::: TEKS DOKUMEN

Saya mau cerita tentang sebuah fenomena yang nggak pernah kejadian sebelumnya di negeri ini. Tentang seorang Presiden yang begitu dicintai oleh media. Mulai dari sidaknya ke gorong-gorong saluran air, jaket Bombernya, sepatu Sneakersnya, sampai momen diantarnya beliau menggunakan Bajaj ke KPU. Saya sebut fenomena ini dengan istilah “Politainment” ala Presiden kita, Joko Widodo.
Sebelumnya, mari kita kembali ke era Soekarno terlebih dahulu. Dalam buku “Penjambung Lidah Rakjat” karangannya, Soekarno selalu berusaha tidak bersahabat dengan media. Pun dalam blusukannya. Dia pernah dicap sebagai Budak Moskow karena dekatnya hubungan Uni Soviet-Indonesia di jamannya.

::::::
::: DATA YANG DIBERIKAN

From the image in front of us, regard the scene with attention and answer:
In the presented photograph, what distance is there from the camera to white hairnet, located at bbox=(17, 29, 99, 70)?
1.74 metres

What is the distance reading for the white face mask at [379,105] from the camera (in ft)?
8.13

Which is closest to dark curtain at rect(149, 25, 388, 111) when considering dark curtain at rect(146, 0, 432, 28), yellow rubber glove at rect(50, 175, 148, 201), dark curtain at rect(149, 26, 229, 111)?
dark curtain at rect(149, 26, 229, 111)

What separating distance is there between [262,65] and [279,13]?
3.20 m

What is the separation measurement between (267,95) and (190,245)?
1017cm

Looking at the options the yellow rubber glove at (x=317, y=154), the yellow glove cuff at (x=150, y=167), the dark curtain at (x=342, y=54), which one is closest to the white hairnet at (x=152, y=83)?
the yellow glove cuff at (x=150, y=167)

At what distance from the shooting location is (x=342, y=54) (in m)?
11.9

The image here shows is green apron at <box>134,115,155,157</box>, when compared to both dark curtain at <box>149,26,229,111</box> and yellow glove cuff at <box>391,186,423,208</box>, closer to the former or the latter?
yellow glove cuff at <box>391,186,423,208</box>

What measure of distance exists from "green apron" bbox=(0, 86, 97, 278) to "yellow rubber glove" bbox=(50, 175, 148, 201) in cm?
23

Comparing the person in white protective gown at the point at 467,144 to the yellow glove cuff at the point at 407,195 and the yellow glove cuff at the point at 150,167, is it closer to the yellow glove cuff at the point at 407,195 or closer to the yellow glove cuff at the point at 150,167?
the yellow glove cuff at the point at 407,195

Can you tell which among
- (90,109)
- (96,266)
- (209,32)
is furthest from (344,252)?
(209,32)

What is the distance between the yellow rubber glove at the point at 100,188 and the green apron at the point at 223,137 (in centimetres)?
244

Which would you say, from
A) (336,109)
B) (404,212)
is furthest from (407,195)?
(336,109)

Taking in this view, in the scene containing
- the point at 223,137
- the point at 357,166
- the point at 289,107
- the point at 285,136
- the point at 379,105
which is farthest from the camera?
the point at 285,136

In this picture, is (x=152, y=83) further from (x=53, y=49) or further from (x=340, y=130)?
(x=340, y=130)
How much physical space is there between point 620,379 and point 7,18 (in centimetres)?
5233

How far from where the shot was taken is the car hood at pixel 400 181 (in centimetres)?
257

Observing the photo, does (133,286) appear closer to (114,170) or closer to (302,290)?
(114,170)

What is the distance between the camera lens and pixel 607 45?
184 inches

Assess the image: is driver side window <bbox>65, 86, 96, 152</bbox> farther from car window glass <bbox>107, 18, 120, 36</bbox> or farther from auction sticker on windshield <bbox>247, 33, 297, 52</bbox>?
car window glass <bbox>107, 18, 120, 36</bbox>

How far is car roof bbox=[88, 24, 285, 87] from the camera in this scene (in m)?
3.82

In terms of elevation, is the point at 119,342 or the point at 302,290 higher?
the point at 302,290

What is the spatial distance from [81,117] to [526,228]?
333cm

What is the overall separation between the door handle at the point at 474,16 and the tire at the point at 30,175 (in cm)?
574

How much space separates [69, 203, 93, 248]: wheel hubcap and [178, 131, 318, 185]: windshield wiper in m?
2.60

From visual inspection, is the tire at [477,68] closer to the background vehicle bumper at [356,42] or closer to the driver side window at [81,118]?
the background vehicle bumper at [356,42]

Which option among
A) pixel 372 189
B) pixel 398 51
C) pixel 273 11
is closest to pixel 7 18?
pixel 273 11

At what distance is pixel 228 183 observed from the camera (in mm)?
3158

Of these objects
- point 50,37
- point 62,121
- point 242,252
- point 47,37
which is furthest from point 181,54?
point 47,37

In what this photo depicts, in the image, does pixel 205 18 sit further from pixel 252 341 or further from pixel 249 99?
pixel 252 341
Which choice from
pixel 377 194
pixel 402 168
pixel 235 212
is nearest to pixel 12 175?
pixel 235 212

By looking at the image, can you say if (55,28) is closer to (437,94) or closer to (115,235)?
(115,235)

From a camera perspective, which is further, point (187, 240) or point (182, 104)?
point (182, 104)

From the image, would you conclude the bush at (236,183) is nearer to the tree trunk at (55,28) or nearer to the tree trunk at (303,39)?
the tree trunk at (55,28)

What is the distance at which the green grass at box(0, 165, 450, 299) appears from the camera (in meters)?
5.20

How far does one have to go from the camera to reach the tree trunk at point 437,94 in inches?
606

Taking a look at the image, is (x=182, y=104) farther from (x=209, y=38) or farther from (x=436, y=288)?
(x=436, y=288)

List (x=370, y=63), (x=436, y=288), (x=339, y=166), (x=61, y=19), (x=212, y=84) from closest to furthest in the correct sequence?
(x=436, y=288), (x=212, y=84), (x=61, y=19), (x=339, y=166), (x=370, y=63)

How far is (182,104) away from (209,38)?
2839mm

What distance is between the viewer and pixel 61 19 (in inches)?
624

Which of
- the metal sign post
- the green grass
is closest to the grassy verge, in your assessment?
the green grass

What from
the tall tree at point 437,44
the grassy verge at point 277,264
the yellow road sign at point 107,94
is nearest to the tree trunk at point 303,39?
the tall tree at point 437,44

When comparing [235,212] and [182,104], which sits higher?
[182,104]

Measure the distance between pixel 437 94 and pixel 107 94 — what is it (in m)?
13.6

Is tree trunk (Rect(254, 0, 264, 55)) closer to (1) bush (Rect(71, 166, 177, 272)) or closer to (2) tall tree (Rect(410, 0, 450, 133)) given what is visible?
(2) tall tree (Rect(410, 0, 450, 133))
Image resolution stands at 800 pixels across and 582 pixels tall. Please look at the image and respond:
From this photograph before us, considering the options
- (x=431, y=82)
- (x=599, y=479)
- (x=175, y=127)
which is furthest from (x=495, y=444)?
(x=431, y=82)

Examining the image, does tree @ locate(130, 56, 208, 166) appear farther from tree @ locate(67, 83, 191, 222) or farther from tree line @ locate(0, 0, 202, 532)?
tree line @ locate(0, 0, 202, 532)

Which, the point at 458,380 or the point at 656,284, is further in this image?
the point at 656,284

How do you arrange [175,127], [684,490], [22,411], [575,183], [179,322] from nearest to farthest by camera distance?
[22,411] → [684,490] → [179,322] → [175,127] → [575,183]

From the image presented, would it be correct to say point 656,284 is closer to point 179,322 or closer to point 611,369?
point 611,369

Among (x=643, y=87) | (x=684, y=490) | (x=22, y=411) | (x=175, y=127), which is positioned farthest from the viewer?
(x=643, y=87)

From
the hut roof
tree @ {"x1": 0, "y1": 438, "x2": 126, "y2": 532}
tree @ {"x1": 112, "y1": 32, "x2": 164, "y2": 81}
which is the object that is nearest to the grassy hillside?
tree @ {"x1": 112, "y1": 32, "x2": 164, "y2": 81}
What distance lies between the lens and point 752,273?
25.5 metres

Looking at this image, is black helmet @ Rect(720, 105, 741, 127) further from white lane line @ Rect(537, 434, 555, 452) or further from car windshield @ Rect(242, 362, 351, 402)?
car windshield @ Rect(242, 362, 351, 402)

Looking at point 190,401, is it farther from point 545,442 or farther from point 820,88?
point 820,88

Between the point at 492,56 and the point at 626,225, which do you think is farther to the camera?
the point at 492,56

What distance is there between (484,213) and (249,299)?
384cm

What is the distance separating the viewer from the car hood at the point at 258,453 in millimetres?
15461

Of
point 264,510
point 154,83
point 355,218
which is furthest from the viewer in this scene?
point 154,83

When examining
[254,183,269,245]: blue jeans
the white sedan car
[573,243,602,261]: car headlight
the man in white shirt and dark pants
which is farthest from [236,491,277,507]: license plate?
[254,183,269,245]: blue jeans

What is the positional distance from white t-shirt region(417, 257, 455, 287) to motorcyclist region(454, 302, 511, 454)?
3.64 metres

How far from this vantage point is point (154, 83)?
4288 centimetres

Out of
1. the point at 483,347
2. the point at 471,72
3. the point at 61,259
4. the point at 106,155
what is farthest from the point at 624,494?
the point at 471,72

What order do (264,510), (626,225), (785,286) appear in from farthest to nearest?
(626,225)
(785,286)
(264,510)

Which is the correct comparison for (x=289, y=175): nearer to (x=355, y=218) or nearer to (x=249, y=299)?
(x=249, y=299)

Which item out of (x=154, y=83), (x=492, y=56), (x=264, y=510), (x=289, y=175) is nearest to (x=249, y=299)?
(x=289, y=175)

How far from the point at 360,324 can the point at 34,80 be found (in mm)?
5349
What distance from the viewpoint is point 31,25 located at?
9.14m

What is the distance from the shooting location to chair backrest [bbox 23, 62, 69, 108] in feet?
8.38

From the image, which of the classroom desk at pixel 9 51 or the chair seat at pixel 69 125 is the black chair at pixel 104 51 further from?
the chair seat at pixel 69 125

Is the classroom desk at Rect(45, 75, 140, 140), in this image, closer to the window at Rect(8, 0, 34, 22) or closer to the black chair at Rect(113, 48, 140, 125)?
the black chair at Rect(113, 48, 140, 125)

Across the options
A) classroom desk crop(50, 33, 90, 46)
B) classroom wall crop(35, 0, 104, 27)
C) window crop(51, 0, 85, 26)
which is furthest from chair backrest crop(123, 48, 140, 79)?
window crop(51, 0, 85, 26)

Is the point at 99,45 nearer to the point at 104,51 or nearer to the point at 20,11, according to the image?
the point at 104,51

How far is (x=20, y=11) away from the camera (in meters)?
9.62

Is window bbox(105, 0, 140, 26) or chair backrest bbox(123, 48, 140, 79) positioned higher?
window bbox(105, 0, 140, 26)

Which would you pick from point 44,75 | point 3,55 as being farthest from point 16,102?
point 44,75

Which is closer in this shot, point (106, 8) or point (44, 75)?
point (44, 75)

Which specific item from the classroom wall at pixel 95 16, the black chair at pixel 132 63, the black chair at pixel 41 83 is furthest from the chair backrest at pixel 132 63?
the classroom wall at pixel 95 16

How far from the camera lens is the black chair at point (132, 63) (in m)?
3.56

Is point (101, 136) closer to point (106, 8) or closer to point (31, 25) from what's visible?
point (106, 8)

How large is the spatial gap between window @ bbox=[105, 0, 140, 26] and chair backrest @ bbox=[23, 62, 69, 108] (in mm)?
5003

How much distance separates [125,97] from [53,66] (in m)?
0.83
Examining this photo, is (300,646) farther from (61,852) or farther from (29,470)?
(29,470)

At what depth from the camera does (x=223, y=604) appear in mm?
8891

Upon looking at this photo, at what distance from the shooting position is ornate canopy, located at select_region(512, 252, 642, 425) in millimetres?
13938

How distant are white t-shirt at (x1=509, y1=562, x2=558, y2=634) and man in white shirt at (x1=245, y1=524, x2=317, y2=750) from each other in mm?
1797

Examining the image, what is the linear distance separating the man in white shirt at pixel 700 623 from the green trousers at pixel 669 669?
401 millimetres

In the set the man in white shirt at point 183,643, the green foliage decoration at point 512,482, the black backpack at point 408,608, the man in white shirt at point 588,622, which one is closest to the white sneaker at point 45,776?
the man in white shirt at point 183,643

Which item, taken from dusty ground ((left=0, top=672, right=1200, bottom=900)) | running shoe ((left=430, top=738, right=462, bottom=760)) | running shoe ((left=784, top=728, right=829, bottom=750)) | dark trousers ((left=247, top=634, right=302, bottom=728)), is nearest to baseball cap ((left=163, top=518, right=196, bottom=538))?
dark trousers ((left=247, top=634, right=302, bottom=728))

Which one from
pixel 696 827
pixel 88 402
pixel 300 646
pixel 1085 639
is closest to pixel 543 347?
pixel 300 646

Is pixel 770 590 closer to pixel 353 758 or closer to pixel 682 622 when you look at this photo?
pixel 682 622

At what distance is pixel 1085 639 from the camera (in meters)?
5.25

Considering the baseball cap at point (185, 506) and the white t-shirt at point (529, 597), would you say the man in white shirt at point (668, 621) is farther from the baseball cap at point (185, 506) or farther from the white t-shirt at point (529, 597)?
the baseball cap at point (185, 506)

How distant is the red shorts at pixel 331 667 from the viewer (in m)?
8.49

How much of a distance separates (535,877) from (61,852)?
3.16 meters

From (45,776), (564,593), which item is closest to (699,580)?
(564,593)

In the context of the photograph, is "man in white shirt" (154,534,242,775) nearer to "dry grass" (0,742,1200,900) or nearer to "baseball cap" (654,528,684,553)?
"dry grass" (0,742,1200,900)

::::::

■ TUGAS YANG DIBERIKAN 1: Tolong ringkas paragraf dalam teks tentang politainment yang diawali "Sebelumnya, mari kita kembali" tanpa menghilangkan fakta utamanya.
■ TUGAS YANG DIBERIKAN 2: Sebutkan semua hal tentang Presiden yang dirinci dalam teks tentang politainment setelah kata "Mulai dari".
■ TUGAS YANG DIBERIKAN 3: Tuliskan lanjutan teks tentang politainment Joko Widodo, mulai setelah kalimat terakhirnya.

■ HASIL LATIHAN 1: Dalam bukunya, "Penjambung Lidah Rakjat", Soekarno selalu berusaha tidak bersahabat dengan media, termasuk saat blusukan. Ia pernah dicap Budak Moskow karena hubungan Uni Soviet-Indonesia yang dekat pada masanya.

■ HASIL LATIHAN 2:
- Sidaknya ke gorong-gorong saluran air
- Jaket Bombernya
- Sepatu Sneakersnya
- Momen diantarnya beliau menggunakan Bajaj ke KPU

■ HASIL LATIHAN 3:
Prinsip ini membuatnya tidak terlalu menyukai pemberitaan media. Soebandrio Dubes RI era Soekarno dan Wakil PM 1 RI menjabarkan, Soekarno selalu mengenakan masker dan berdandan urakan saat ingin menemui warganya, dia hanya ditemani satu ajudan berdandan preman, dan tidak pernah ada media di sana. Beliau selalu ingin diberi masukan dari tiap-tiap suara rakyatnya.
Kenyataan ini beralasan. Media saat itu banyak memberikan citra buruk kepadanya. Alben Barkley, Wapres AS mengatakan, Soekarno bahkan pernah diberitakan “bermain dengan pelacur” saat pergi ke Tokyo; yang mana berita itu adalah hoax belaka. Gara-gara pemberitaan itu, banyak orang mulai menghujat beliau, dan orang-orang yang menghujat itu orang Indonesia sendiri.
Agak sedikit maju ke Era Gusdur. Saat itu, Almarhum Gusdur memberikan kemerdekaan pers bagi para wartawan setelah reformasi. Kemerdekaan pers di sini dimaknai dalam artian Wartawan sendiri boleh dan wajar mengkritik Pemerintah. Departemen Penerangan pun pada saat itu dicabut karena terkenal senang mengekang media yang cukup kritis.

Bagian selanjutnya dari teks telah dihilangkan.